# Gesucht wird ein Brandungszelt oder Beach Shelter



## Trainer (8. November 2016)

Hallo in der Runde,
ich bin auf der Suche nach einem Brandungszelt. 
ich habe schon im Forum nachgesehen aber nur recht alte Einträge gefunden.
Jetzt hoffe ich auf ein paar neue Informationen über so ein Brandungszelt.
Ich habe auch schon etwas im Internet rum geschaut nur leider nicht so das richtige gefunden. Jetzt hoffe ich auf eure Hilfe.
Gesucht wird im Preissegment bis 120€ günstiger wäre auch gut. 
Ich hoffe ihr könnt mir helfen.
mfg


----------



## Stefan660 (9. November 2016)

*AW: Gesucht wird ein Brandungszelt oder Beach Shelter*

Ich habe ein Shakespeare Zalt XT Zelt, macht einen guten Eindruck und ist auch im Preisrahmen. Ich habe 69€ bezahlt. Habe es aber erst 2x benutzt.
http://www.angel-domaene.de/shakespeare-salt-xt-beach-shelter-brandungs-angelzelt--18813.html


----------



## marcus (9. November 2016)

*AW: Gesucht wird ein Brandungszelt oder Beach Shelter*

Ich habe den Quantum Sea shelter.
Der ist in der Länge zerlegbar.
Das kommt mir beim Transport in der Rutentasche entgegen.
Bin zufrieden


----------



## degl (9. November 2016)

*AW: Gesucht wird ein Brandungszelt oder Beach Shelter*



Stefan660 schrieb:


> Ich habe ein Shakespeare Zalt XT Zelt, macht einen guten Eindruck und ist auch im Preisrahmen. Ich habe 69€ bezahlt. Habe es aber erst 2x benutzt.
> http://www.angel-domaene.de/shakespeare-salt-xt-beach-shelter-brandungs-angelzelt--18813.html



#6 Absolut zu empfehlen......leicht zu transportieren und erfüllt alle ansprüche an ein Brandungszelt....gut das ich jetzt eins davon habe

gruß degl


----------



## penny (9. November 2016)

*AW: Gesucht wird ein Brandungszelt oder Beach Shelter*

+1 

Das Zalt habe ich auch, und kann es bedenkenlos empfehlen. Ich habe es bis 6Bft in Böen 7Bft testen können. 

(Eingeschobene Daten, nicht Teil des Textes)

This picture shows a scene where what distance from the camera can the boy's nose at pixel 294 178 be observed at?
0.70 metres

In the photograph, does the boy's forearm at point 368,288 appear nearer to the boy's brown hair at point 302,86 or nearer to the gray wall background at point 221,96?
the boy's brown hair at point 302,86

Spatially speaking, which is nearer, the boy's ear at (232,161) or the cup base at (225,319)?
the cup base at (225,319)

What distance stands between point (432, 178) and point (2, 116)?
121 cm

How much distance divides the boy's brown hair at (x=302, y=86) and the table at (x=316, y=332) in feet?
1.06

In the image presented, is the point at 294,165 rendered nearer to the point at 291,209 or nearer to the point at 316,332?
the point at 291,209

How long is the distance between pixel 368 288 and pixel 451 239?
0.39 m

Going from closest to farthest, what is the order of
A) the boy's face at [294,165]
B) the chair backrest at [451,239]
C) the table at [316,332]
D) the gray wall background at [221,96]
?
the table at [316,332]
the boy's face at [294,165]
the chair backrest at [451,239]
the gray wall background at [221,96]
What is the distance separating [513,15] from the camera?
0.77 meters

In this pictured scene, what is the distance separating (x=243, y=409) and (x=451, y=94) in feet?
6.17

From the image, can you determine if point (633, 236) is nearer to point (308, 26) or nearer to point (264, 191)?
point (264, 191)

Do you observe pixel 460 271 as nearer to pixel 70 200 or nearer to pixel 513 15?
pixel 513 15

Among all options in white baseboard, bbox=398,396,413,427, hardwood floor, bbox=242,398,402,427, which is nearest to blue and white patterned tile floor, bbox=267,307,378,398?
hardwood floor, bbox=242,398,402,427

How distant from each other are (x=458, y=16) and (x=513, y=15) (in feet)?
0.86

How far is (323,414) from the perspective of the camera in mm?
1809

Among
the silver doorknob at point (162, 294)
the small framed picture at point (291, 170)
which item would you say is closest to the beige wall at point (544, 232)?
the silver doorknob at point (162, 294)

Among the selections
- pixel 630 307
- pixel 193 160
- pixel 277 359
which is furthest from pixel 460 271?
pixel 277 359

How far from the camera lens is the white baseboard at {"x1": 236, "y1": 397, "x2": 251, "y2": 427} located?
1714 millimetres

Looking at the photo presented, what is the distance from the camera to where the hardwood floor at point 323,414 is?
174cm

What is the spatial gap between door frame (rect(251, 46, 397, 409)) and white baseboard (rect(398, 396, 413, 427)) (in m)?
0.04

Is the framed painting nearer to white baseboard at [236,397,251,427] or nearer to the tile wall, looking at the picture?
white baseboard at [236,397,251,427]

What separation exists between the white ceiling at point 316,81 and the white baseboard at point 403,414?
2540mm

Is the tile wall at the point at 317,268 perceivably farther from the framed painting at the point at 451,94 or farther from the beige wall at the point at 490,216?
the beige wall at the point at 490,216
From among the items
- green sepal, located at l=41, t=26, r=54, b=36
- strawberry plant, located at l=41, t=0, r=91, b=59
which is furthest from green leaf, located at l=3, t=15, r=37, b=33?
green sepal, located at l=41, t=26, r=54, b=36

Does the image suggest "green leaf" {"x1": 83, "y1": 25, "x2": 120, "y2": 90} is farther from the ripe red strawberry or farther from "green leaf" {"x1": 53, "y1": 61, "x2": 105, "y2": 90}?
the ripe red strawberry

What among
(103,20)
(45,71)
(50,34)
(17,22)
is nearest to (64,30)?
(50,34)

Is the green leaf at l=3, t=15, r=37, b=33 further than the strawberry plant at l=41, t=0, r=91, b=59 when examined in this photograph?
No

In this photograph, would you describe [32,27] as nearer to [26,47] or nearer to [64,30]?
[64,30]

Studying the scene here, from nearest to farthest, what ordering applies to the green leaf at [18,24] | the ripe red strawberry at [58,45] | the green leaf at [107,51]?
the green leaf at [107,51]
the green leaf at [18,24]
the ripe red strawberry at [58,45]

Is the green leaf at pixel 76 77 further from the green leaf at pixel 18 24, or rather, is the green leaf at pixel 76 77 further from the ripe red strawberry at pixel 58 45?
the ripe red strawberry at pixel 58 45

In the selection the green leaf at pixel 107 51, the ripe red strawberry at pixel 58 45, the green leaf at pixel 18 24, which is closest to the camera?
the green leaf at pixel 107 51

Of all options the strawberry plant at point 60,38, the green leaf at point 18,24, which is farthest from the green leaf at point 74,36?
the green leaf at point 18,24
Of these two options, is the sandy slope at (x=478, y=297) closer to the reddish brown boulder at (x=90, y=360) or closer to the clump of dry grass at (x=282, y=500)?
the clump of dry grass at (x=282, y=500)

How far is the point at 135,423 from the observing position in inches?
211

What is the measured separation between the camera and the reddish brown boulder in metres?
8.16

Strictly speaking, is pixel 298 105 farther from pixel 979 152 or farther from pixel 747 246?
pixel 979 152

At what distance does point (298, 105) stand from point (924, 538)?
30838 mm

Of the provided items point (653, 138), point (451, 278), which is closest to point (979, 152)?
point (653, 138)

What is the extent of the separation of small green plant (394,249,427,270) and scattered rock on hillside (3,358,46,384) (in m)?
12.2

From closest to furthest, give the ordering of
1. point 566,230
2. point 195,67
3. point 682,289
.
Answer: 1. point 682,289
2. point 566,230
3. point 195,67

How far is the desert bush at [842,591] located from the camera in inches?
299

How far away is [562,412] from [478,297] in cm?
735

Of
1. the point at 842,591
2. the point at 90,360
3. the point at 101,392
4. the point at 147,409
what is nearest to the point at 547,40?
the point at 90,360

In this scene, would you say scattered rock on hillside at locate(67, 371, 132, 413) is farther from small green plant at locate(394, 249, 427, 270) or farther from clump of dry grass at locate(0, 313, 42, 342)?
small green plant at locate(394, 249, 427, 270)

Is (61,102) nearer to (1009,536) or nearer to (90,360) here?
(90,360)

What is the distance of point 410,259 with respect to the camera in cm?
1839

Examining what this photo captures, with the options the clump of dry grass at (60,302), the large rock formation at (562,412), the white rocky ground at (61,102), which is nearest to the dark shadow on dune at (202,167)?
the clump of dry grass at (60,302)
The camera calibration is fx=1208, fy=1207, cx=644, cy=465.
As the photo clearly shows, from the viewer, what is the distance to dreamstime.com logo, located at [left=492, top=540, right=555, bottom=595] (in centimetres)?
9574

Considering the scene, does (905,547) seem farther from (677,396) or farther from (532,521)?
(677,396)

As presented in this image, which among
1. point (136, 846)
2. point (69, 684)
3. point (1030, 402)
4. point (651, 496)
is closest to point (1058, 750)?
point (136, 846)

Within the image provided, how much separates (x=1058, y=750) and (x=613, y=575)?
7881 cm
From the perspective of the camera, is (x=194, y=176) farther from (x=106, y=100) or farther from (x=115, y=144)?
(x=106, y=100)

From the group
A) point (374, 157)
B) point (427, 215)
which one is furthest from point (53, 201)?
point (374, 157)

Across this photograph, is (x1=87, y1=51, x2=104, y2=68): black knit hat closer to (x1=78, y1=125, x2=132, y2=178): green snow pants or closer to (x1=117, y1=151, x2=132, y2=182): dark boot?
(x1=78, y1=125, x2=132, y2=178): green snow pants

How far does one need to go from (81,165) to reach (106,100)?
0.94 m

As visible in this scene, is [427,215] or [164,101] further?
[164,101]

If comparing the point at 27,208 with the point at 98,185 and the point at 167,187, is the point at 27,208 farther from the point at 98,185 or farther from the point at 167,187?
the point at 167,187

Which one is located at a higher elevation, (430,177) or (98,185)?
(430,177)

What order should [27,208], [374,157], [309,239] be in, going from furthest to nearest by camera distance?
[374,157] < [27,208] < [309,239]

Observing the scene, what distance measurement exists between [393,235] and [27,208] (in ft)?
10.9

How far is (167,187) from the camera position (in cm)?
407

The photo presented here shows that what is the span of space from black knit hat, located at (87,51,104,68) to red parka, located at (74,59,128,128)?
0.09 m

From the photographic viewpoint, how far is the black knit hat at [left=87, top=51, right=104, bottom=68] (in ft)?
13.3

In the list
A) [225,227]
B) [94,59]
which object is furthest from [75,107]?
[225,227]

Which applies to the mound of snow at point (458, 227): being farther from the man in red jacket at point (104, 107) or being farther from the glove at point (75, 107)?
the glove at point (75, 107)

Fazit: hält, aber mehr sollte es auch nicht sein, sonst macht das Gestänge schlapp!

VG
Carsten


----------



## kuttenkarl (9. November 2016)

*AW: Gesucht wird ein Brandungszelt oder Beach Shelter*

Hallo,
das Zalt nutzt meine Frau. Sie ist damit sehr zufrieden. Der Preis bei der Angel Domäne ist richtig gut. Kaufemphelung.

Gruß Gerd


----------



## NaturalBornFisher (9. November 2016)

*AW: Gesucht wird ein Brandungszelt oder Beach Shelter*

Das wird mein nächstes, wenn mein altes Dega Beach Buddy bald nach 20 Jahren in den wohlverdienten Ruhestand geht. ...

Original von Ian Gold
https://www.youtube.com/watch?v=sOOkh3Eqrj0
(günstig aus England! Pfund steht gut zur Zeit...)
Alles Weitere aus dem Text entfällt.